:: SUPPLIED ENTRIES ::

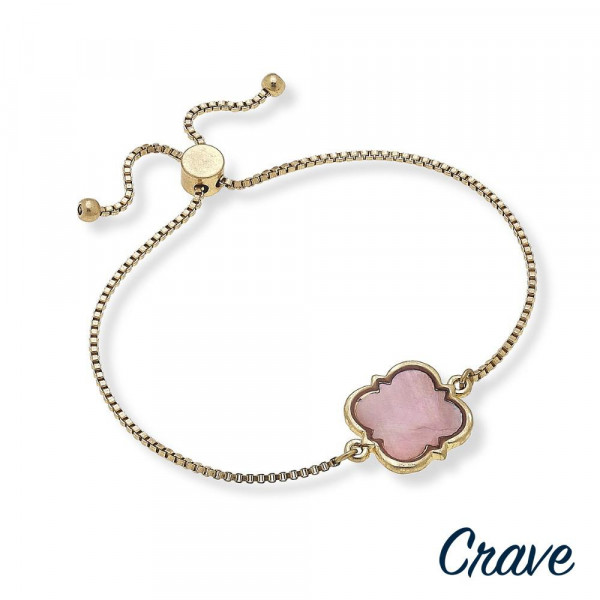 """Metal bracelet with clover and pearl details. Approximate 9"""" in length."""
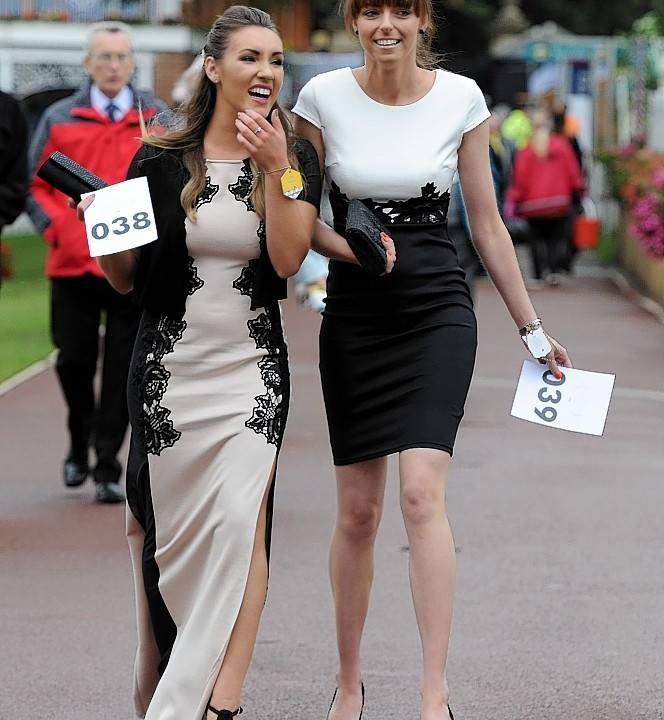 Racegoers arrive for Ladies Day during Day Two of the 2014 Welcome To Yorkshire Ebor Festival at York Racecourse, York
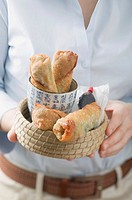 Woman holding basket of spring rolls and soy sauce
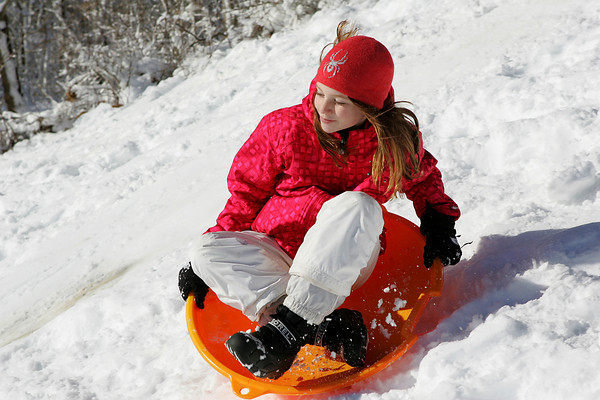 Essex: Lily Corcoran, 9, whizzes down the hill while enjoying another  snow day by sledding behind Essex Town Hall Thursday morning. Mary Muckenhoupt/Gloucester Daily Times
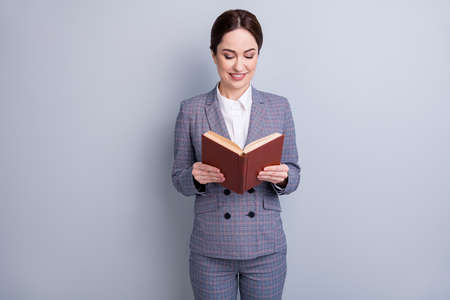 Portrait of her she nice attractive focused knowledgeable intellectual skilled cheerful teacher wearing casual checkered suit reading academic dictionary isolated grey pastel color background Stock Photo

:: INSTRUCTIONS TO FOLLOW ::
Copy each entry exactly, with no pictures.

:: EXERCISE SOLUTION ::
 """Metal bracelet with clover and pearl details. Approximate 9"""" in length."""
 Racegoers arrive for Ladies Day during Day Two of the 2014 Welcome To Yorkshire Ebor Festival at York Racecourse, York
 Woman holding basket of spring rolls and soy sauce
 Essex: Lily Corcoran, 9, whizzes down the hill while enjoying another  snow day by sledding behind Essex Town Hall Thursday morning. Mary Muckenhoupt/Gloucester Daily Times
 Portrait of her she nice attractive focused knowledgeable intellectual skilled cheerful teacher wearing casual checkered suit reading academic dictionary isolated grey pastel color background Stock Photo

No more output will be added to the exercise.